Spatial relationship records
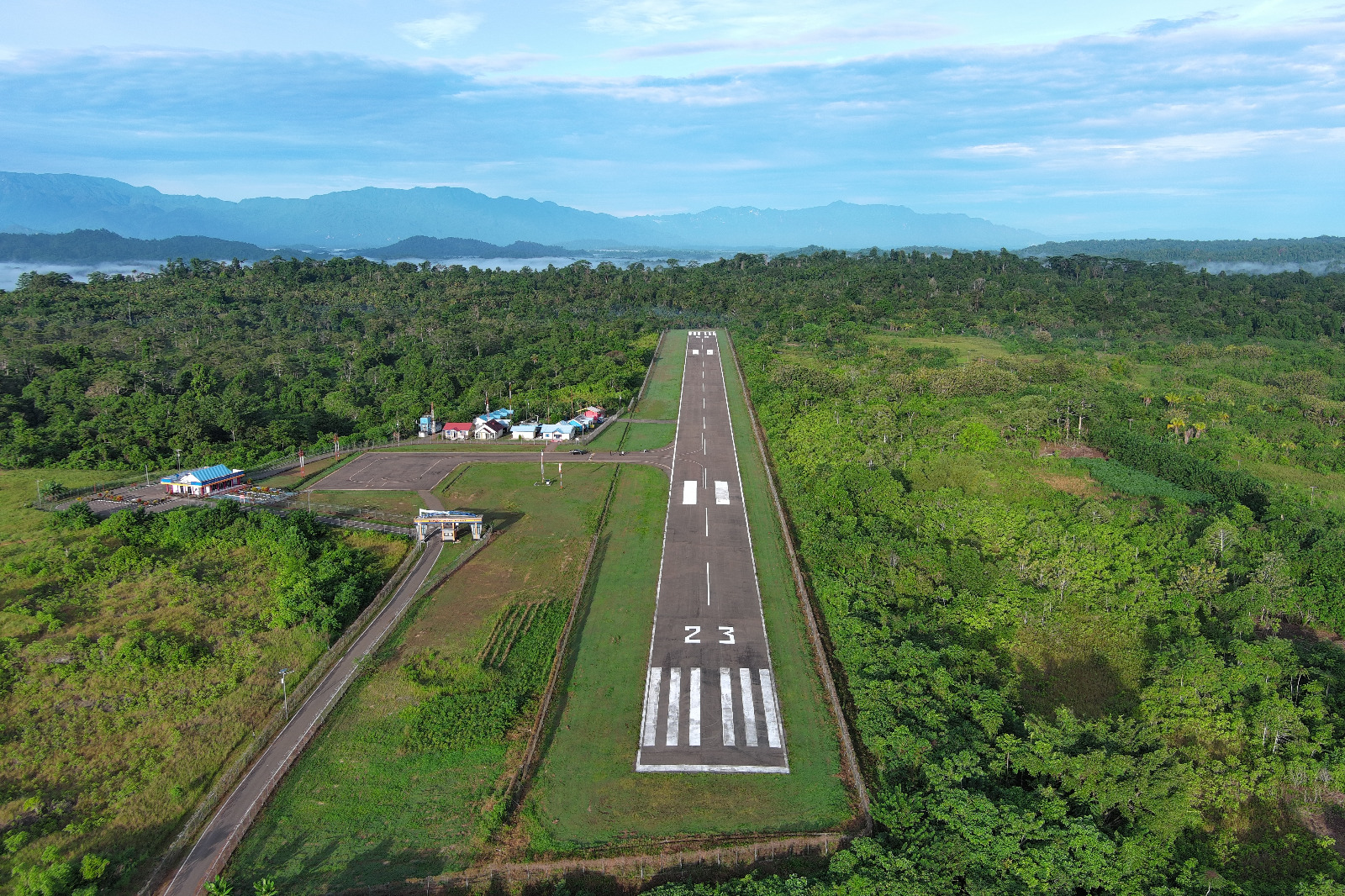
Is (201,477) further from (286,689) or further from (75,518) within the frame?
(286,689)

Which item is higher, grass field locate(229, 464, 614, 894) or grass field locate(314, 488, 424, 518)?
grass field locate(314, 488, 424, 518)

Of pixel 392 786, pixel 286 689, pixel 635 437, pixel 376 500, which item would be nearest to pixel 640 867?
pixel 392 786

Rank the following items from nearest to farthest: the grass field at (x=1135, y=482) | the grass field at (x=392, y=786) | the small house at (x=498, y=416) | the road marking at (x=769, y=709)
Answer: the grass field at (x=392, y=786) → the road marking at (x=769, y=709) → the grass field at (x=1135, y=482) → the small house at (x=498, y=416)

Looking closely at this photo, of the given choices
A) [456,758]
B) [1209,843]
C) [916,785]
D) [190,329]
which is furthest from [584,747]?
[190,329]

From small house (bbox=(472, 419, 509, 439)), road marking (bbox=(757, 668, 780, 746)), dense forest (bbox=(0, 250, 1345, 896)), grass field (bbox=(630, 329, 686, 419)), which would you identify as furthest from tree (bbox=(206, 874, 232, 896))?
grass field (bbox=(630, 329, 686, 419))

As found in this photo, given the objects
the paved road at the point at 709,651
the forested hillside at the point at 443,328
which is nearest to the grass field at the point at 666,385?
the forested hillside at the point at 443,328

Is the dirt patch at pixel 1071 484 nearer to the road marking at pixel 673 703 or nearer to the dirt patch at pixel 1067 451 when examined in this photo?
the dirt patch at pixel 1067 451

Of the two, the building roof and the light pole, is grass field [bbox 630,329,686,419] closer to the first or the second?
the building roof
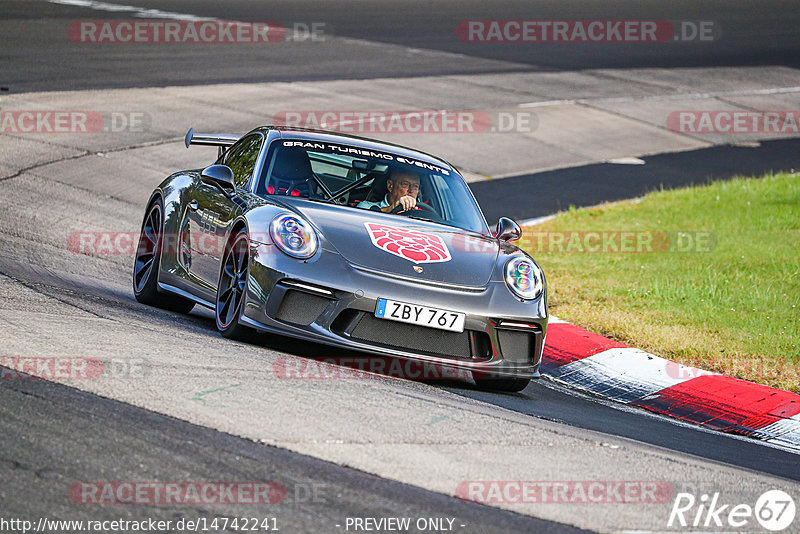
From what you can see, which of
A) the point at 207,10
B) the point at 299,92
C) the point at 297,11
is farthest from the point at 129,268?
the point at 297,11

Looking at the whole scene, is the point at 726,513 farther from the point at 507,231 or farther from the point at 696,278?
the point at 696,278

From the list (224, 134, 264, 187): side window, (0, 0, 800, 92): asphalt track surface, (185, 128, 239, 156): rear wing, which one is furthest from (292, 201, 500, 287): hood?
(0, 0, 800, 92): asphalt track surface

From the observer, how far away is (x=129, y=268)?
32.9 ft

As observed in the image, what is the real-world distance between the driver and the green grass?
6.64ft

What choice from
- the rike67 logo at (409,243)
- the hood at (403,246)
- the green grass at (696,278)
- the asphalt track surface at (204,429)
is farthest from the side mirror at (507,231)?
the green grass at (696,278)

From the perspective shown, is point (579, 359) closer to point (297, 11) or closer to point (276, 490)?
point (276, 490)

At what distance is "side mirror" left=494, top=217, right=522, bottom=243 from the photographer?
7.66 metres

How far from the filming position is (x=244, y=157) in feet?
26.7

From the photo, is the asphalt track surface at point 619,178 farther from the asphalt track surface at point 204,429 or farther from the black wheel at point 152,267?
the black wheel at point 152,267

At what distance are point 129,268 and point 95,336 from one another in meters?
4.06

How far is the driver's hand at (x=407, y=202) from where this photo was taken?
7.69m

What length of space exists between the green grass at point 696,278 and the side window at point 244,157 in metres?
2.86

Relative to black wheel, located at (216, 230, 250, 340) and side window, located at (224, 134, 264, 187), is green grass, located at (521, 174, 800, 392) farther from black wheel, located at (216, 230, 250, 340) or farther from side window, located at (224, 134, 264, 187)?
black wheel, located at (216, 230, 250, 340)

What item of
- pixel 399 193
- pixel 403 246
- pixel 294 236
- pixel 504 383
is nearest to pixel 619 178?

→ **Problem to solve**: Return the listing above in full and without alteration, excluding its pictures.

→ **Response below**:
Is (201,477) further from (286,689) or further from (75,518) within the frame?
(286,689)

Which item is higher, grass field locate(229, 464, 614, 894) or grass field locate(314, 488, 424, 518)?
grass field locate(314, 488, 424, 518)

Of pixel 392 786, pixel 286 689, pixel 635 437, pixel 376 500, which item would be nearest to pixel 640 867?
pixel 392 786

Rank the following items from nearest to farthest: the grass field at (x=1135, y=482) | the grass field at (x=392, y=786) | the small house at (x=498, y=416) | the road marking at (x=769, y=709)
Answer: the grass field at (x=392, y=786) → the road marking at (x=769, y=709) → the grass field at (x=1135, y=482) → the small house at (x=498, y=416)

Looking closely at this photo, of the given choices
A) [456,758]
B) [1209,843]
C) [916,785]
D) [190,329]
which is furthest from [584,747]?
[190,329]

From small house (bbox=(472, 419, 509, 439)), road marking (bbox=(757, 668, 780, 746)), dense forest (bbox=(0, 250, 1345, 896)), grass field (bbox=(630, 329, 686, 419)), which would you identify as furthest from tree (bbox=(206, 874, 232, 896))?
grass field (bbox=(630, 329, 686, 419))

As found in this photo, given the objects
the paved road at the point at 709,651
the forested hillside at the point at 443,328
which is nearest to the grass field at the point at 666,385?
the forested hillside at the point at 443,328

Is the dirt patch at pixel 1071 484 nearer to the road marking at pixel 673 703 or nearer to the dirt patch at pixel 1067 451 when examined in this photo?
the dirt patch at pixel 1067 451

Of the two, the building roof and the light pole, is grass field [bbox 630,329,686,419] closer to the first or the second?
the building roof
From what you can see, which of
A) the point at 207,10
B) the point at 299,92
C) the point at 297,11
is farthest from the point at 129,268?
the point at 297,11

Looking at the whole scene, is the point at 726,513 farther from the point at 507,231 or farther from the point at 696,278?
the point at 696,278

From the list (224, 134, 264, 187): side window, (0, 0, 800, 92): asphalt track surface, (185, 128, 239, 156): rear wing, which one is furthest from (292, 201, 500, 287): hood?
(0, 0, 800, 92): asphalt track surface

From the observer, how far away is (x=129, y=268)?
32.9 ft

As observed in the image, what is the real-world distance between the driver and the green grass?
6.64ft

What choice from
- the rike67 logo at (409,243)
- the hood at (403,246)
- the green grass at (696,278)
- the asphalt track surface at (204,429)
is farthest from the side mirror at (507,231)?
the green grass at (696,278)

From the perspective shown, is point (579, 359) closer to point (297, 11) or closer to point (276, 490)?
point (276, 490)

At what distance is "side mirror" left=494, top=217, right=522, bottom=243 from the photographer?
7.66 metres

How far from the filming position is (x=244, y=157) in feet?
26.7

From the photo, is the asphalt track surface at point 619,178 farther from the asphalt track surface at point 204,429 or farther from the black wheel at point 152,267?
the black wheel at point 152,267

At what distance are point 129,268 and point 95,336 from one another in meters?
4.06

How far is the driver's hand at (x=407, y=202) from where this photo was taken?
7.69m

What length of space exists between the green grass at point 696,278 and the side window at point 244,157 in metres?
2.86

Relative to black wheel, located at (216, 230, 250, 340) and side window, located at (224, 134, 264, 187), is green grass, located at (521, 174, 800, 392) farther from black wheel, located at (216, 230, 250, 340) or farther from side window, located at (224, 134, 264, 187)?
black wheel, located at (216, 230, 250, 340)

What item of
- pixel 399 193
- pixel 403 246
- pixel 294 236
- pixel 504 383
is nearest to pixel 619 178?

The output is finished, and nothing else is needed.